**SCHRIFTLICHE AUFGABE 1**. Schreiben Sie aus dem Text über Spielsucht unter Jugendlichen den Abschnitt wortgetreu ab, beginnend bei „Mit dem Gewinn“ und endend bei „hereinholen zu können.“.
**SCHRIFTLICHE AUFGABE 2**. In welchem Alter hat Alex laut dem Text über Spielsucht unter Jugendlichen zum ersten Mal gewettet?
**SCHRIFTLICHE AUFGABE 3**. Zählen Sie alle Wege auf, die Alex laut dem Text über Spielsucht unter Jugendlichen nutzte, um trotz der Altersgrenze wetten zu können.

**DOKUMENTAUSZUG**.
■ ■ ■

Mit 14 im Wettbüro: Spielsucht unter Jugendlichen nimmt zu
Foto: besteonlinecasinos/Pixabay

Die Jagd nach dem großen Gewinn führt häufig in die Abhängigkeit: Besonders Jugendliche und junge Erwachsene seien anfällig für Spielsucht, sagt der Suchtbeauftragte der Bundesregierung. Wie es sich anfühlt, auf den nächsten Adrenalinschub zu warten, und welche Gefahren sich dahinter verbergen, erzählt ein Jugendlicher im Interview.


Alex (Name geändert) ist 27 Jahre alt und seit seiner Jugend spielsüchtig. Zum ersten Mal gewettet hat er mit 14, obwohl für Sportwetten eine Altersgrenze von 18 Jahren festgelegt ist. „Natürlich war mir klar, dass ich mit 14 noch nicht wetten darf, aber früher wurde noch nicht so stark kontrolliert wie heute. Das kam erst mit der Zeit“, sagt er. Er habe es in verschiedenen Wettbüros versucht, bis er in einem nicht nach dem Ausweis gefragt wurde. „Manchmal habe ich auch ältere Freunde gefragt, ob ich ihnen Geld geben kann und sie für mich einen Schein spielen. Irgendwann habe ich einfach meinen Ausweis gefälscht.“

Alex wettet vor allem auf Fußballspiele, gerade wenn ein Derby oder ein Finale ansteht. „Aber wenn man ein Spiel guckt, das nicht so interessant ist, aber man darauf getippt hat, dann ist eigentlich jedes Spiel wie ein Finale.“ 

Wenn nur der Kick zählt

Mit dem Wetten begonnen habe er wegen der Vorstellung, mit kleinem Einsatz schnell viel Geld zu machen. Mit 14 habe er teilweise mehrere Tausend Euro gewonnen, das ist für einen Jugendlichen eine Menge Geld. Über die Gefahren einer Spielsucht habe er sich damals überhaupt keine Gedanken gemacht. „Ich habe immer gedacht: Wenn ich mit 100 Euro Einsatz 1000 Euro mache, dann kann ich aus den 1000 Euro Gewinn auch 10.000 Euro machen. Manchmal spiele ich auch so, dass der Gewinn genau die Summe ist, die ich gerade brauche, um eine Rechnung zu bezahlen. Auf Dauer ist es aber immer ein Verlust.“

Mittlerweile überwiege aber vor allem das Adrenalin. „Wenn ich gewinne, dann fühle ich mich wie der König der Welt. Es gibt kein vergleichbares Gefühl. Wenn ich verliere, rede ich mir ein, dass das nur ein kleiner Rückschlag war und ich beim nächsten Mal wieder gewinne. Das Gefühl zählt irgendwann mehr – das Geld ist nur ein Bonus.“

Mit dem Gewinn spiele er eigentlich gleich weiter, erklärt Alex. „Und mit dem Verlust ist es so eine Sache – irgendwann kommt man an einen Punkt, an dem man sich Geld leihen muss, um weiterspielen zu können. Es hört erst auf, wenn ich wirklich gar kein Geld mehr habe.“ Erst dann überlege er manchmal, mit dem Wetten aufzuhören. Das halte allerdings nicht lange, denn letztlich überwiege der Gedanke, das Geld wieder hereinholen zu können.

■ ■ ■

**DATENSATZAUSZUG**.
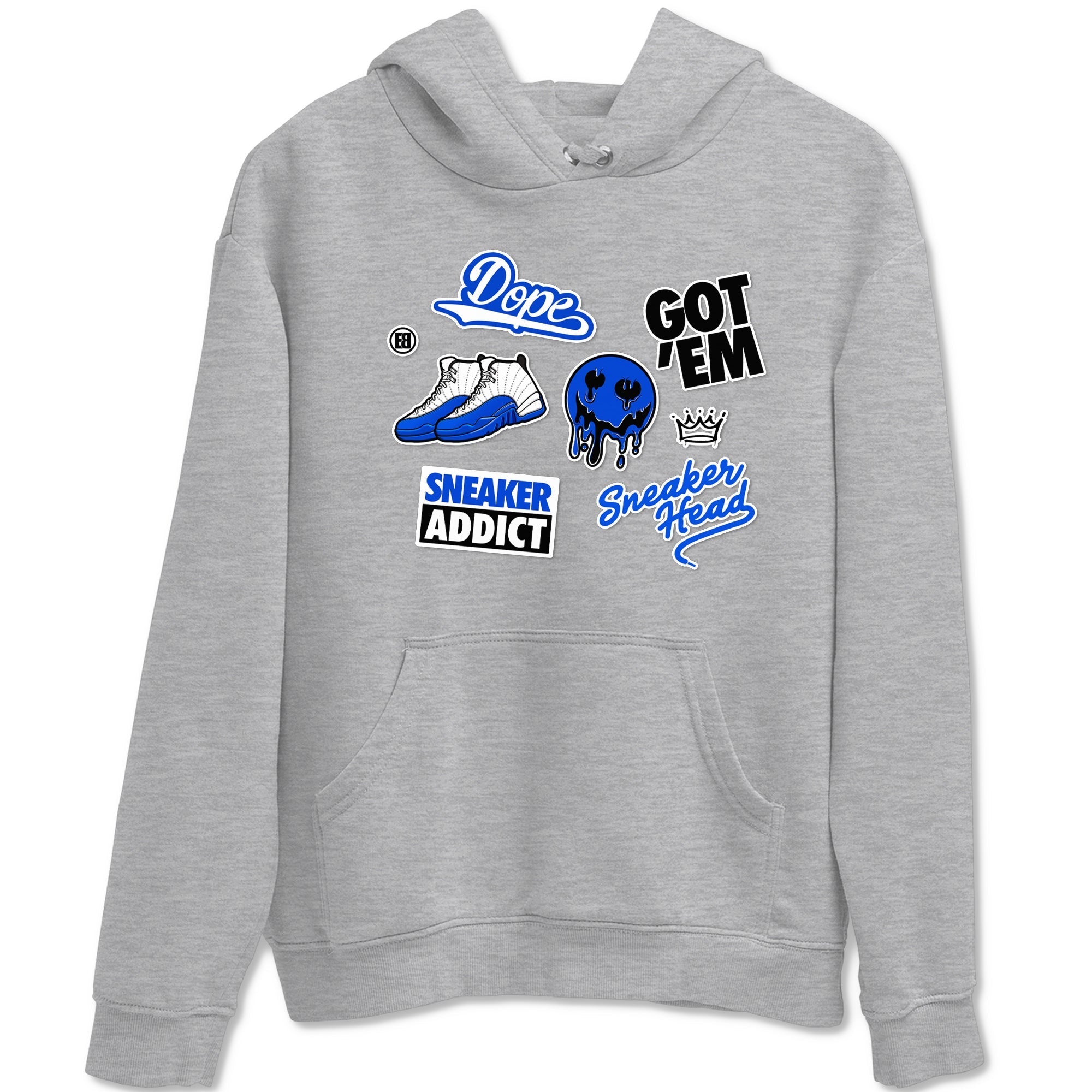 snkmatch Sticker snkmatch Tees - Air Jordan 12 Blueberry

■ ■ ■

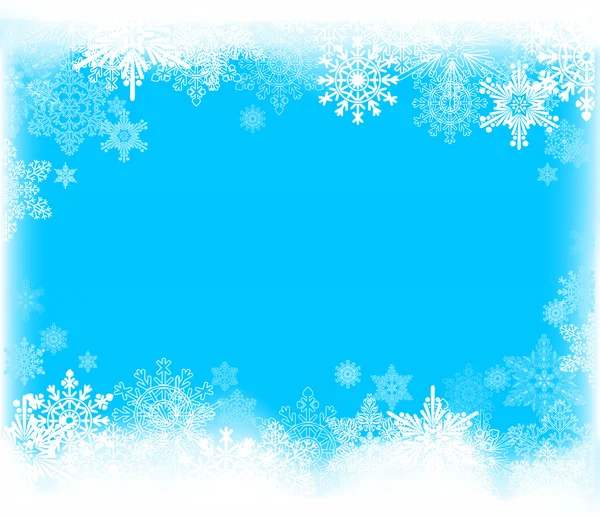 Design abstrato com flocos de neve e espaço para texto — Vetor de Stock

■ ■ ■

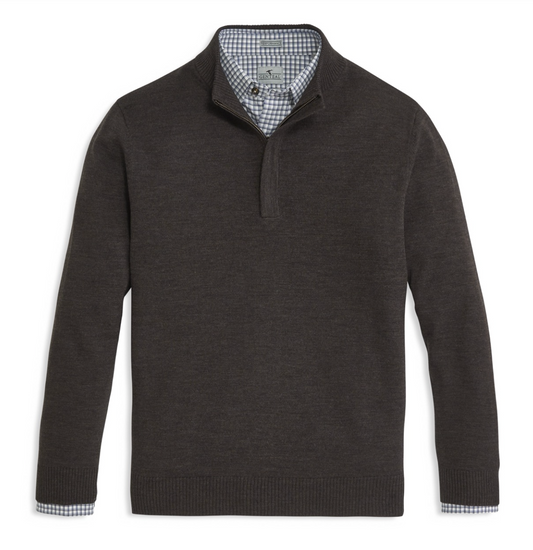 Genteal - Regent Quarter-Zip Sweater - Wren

■ ■ ■

**IHRE LÖSUNG 1**.
Mit dem Gewinn spiele er eigentlich gleich weiter, erklärt Alex. „Und mit dem Verlust ist es so eine Sache – irgendwann kommt man an einen Punkt, an dem man sich Geld leihen muss, um weiterspielen zu können. Es hört erst auf, wenn ich wirklich gar kein Geld mehr habe.“ Erst dann überlege er manchmal, mit dem Wetten aufzuhören. Das halte allerdings nicht lange, denn letztlich überwiege der Gedanke, das Geld wieder hereinholen zu können.

**IHRE LÖSUNG 2**. Mit 14 Jahren.

**IHRE LÖSUNG 3**.
- Er versuchte es in verschiedenen Wettbüros, bis er in einem nicht nach dem Ausweis gefragt wurde.
- Er bat ältere Freunde, mit seinem Geld für ihn einen Schein zu spielen.
- Er fälschte seinen Ausweis.